EXERCISE PROMPT.
The data follows this line. Copy verbatim the line with "Within this photographic" and each line after it to the end.

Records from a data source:

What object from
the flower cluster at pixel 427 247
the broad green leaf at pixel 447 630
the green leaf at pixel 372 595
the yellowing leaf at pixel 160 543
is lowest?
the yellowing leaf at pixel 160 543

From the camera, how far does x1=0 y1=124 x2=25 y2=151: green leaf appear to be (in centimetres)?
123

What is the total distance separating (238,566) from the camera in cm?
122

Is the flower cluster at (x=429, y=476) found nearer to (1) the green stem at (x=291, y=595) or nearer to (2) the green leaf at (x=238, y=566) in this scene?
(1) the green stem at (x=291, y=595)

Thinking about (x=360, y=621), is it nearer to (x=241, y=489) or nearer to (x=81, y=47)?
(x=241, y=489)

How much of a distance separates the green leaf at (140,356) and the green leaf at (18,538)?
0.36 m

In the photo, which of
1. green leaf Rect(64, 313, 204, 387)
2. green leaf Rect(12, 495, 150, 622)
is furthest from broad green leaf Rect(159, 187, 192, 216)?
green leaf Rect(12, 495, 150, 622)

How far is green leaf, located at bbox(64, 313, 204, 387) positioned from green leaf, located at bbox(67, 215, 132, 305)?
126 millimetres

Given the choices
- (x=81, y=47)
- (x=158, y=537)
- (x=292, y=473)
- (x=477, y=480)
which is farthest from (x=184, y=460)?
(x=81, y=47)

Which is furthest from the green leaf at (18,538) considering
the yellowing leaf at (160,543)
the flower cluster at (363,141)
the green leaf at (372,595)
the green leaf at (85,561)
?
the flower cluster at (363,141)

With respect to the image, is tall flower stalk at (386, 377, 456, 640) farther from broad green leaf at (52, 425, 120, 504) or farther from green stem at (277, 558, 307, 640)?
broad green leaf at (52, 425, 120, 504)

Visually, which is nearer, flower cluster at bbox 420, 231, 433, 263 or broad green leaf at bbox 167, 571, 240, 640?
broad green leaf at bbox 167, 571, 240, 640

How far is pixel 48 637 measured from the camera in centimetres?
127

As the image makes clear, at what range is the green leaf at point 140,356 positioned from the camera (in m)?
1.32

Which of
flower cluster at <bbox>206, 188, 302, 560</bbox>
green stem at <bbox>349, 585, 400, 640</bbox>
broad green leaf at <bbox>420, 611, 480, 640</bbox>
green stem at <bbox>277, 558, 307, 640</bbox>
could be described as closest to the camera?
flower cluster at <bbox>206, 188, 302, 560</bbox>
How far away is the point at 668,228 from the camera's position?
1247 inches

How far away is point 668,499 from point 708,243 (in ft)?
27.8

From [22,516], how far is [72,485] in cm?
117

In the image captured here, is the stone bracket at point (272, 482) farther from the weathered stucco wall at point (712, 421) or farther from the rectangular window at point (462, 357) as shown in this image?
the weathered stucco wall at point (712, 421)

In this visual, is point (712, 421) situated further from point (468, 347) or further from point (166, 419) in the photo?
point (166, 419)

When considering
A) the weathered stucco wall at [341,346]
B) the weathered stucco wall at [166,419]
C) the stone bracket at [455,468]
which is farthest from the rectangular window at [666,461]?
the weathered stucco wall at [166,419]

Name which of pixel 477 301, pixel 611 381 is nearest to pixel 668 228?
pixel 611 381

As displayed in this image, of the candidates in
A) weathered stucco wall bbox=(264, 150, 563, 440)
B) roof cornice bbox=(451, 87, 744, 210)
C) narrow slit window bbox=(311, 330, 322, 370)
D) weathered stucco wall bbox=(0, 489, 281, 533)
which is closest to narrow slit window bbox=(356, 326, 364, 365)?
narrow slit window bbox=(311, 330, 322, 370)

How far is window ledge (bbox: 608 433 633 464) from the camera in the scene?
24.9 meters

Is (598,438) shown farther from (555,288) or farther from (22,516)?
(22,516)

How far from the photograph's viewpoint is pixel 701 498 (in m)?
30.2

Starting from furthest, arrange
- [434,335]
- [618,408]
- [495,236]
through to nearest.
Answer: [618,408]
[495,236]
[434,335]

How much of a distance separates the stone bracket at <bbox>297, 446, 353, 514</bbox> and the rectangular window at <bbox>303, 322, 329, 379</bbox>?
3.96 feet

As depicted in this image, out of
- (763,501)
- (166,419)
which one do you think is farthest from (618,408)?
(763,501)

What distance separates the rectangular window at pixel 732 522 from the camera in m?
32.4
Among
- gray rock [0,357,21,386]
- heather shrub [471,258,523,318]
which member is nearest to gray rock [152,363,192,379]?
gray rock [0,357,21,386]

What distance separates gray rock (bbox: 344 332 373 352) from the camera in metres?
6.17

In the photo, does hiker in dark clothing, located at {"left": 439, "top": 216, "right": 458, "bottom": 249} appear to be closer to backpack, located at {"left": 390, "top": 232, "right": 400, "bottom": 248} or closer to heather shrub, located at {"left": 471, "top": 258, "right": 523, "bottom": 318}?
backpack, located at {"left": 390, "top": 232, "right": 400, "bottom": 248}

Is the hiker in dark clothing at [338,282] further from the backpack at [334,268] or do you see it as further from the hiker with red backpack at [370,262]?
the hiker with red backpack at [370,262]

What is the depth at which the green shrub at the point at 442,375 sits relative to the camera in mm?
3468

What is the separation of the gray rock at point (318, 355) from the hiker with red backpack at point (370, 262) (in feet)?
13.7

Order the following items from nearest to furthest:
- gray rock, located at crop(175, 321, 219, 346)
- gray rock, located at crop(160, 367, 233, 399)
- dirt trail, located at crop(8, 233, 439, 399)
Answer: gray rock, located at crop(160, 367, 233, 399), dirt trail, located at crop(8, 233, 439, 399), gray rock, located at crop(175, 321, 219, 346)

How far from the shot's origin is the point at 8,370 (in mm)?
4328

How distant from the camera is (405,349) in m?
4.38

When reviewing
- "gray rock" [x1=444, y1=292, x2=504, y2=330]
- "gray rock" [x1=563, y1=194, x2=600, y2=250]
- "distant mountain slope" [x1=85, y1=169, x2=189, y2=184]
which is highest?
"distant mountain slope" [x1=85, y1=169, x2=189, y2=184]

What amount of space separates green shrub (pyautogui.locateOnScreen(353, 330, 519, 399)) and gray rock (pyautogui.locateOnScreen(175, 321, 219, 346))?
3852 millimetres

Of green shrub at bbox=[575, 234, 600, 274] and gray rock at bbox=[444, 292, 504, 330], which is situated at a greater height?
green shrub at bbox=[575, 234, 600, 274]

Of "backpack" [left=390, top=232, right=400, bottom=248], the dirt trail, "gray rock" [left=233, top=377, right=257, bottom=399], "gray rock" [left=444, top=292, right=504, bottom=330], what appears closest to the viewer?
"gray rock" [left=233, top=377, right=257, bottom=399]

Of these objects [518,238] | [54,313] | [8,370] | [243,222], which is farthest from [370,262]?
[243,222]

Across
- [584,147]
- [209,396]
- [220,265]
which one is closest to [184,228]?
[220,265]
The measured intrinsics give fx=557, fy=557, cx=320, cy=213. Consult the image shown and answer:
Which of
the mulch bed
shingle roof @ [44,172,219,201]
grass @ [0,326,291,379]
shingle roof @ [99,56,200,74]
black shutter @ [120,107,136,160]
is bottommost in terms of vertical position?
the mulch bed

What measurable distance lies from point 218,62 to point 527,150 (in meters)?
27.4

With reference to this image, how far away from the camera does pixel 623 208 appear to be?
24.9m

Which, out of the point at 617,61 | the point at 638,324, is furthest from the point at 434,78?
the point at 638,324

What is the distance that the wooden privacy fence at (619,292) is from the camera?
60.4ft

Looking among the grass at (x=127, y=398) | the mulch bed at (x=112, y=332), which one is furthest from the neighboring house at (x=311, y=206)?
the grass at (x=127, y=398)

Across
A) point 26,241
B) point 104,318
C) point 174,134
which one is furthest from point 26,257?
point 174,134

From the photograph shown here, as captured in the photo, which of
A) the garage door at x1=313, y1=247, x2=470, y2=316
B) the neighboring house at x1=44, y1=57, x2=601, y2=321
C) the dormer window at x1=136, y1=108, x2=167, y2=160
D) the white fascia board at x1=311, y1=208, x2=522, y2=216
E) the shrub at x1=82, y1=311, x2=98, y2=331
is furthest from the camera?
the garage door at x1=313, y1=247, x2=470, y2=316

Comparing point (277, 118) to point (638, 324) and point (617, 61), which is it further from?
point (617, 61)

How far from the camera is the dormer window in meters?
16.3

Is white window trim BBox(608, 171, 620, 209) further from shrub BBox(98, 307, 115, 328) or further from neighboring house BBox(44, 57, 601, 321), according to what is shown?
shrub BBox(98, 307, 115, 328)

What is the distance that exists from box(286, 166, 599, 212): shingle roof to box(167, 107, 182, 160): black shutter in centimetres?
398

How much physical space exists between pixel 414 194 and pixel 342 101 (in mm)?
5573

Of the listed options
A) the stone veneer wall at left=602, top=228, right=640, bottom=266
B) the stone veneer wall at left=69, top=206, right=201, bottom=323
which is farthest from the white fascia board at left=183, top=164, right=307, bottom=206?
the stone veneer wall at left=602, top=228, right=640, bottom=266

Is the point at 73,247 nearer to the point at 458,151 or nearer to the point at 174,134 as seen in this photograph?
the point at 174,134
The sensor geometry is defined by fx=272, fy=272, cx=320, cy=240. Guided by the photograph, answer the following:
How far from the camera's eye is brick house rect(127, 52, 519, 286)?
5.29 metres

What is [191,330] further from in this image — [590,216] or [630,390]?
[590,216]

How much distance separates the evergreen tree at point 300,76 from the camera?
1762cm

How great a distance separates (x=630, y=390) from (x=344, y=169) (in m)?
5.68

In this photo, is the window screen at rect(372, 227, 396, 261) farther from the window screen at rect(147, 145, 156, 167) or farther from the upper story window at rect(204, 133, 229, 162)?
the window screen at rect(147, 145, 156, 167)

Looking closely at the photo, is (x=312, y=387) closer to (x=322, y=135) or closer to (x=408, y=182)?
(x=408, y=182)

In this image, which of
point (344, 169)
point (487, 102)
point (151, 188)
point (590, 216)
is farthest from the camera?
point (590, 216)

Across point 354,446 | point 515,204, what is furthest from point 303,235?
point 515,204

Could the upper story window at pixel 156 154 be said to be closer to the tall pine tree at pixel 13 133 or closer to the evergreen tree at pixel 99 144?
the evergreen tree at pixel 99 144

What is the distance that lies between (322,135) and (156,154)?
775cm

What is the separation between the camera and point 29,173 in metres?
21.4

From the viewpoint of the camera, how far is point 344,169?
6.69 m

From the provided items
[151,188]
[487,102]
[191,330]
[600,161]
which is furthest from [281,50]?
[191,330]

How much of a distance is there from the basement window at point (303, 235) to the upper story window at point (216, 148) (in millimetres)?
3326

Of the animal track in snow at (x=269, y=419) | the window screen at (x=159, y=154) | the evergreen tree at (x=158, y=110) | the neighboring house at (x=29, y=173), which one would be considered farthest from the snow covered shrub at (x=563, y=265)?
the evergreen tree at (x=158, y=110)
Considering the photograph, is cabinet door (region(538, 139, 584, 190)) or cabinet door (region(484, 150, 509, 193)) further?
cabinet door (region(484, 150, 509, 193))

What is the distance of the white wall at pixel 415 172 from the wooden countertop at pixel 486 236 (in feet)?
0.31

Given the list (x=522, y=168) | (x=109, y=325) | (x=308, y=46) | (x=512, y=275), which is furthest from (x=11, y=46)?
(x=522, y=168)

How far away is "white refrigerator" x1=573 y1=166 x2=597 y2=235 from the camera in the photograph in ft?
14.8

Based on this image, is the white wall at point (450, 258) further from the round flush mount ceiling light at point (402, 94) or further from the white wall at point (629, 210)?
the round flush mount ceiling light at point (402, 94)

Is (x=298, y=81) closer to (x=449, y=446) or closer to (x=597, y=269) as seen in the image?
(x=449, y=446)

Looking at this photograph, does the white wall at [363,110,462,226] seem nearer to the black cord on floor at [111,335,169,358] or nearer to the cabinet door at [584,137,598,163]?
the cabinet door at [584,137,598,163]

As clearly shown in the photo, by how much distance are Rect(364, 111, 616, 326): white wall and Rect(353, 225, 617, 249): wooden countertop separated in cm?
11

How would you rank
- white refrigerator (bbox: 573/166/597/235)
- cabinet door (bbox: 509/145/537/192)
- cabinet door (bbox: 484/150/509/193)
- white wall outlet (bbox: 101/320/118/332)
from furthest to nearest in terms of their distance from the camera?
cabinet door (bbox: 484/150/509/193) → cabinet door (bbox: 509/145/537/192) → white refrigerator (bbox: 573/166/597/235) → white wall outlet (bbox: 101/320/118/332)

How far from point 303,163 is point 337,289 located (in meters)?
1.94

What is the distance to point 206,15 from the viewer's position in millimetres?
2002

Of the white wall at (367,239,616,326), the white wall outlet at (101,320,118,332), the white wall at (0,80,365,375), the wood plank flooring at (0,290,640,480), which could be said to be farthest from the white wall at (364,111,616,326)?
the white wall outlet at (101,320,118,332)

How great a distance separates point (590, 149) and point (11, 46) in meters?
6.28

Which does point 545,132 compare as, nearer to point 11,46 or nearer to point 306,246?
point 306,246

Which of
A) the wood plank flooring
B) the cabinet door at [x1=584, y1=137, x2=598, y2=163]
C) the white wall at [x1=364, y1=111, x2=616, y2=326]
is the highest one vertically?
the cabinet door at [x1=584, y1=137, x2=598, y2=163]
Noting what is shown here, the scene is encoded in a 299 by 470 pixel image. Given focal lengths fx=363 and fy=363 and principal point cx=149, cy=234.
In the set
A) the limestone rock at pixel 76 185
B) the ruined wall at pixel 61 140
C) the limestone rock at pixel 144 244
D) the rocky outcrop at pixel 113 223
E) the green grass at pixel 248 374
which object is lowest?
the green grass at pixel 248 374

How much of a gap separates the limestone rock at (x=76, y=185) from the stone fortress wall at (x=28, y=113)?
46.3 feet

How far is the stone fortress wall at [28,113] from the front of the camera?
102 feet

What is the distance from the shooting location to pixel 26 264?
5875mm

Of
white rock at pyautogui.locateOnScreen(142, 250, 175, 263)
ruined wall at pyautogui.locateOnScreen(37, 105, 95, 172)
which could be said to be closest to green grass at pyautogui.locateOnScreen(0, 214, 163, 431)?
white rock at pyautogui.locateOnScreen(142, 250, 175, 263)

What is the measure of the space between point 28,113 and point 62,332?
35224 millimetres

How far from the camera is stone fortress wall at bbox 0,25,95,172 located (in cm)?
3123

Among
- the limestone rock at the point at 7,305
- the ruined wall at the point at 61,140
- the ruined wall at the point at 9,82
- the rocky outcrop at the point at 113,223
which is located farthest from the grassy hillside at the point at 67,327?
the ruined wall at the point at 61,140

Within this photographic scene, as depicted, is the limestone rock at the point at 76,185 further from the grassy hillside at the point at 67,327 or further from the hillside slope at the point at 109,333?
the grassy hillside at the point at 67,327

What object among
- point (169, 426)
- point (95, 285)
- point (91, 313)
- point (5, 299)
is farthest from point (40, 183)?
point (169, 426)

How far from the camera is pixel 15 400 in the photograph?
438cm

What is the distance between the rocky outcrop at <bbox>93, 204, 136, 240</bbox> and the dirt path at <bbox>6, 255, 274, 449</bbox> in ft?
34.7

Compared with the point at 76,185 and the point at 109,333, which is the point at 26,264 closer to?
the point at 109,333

EXERCISE RESULT.
Within this photographic scene, as depicted, is the limestone rock at the point at 76,185 further from the grassy hillside at the point at 67,327 or further from the hillside slope at the point at 109,333?
the grassy hillside at the point at 67,327

What object among
- point (169, 426)
- point (95, 285)
- point (91, 313)
- point (5, 299)
is farthest from point (40, 183)?
point (169, 426)

How far from the camera is pixel 15 400 in the photograph?
438cm

What is the distance between the rocky outcrop at <bbox>93, 204, 136, 240</bbox> and the dirt path at <bbox>6, 255, 274, 449</bbox> in ft?
34.7

Compared with the point at 76,185 and the point at 109,333, which is the point at 26,264 closer to?
the point at 109,333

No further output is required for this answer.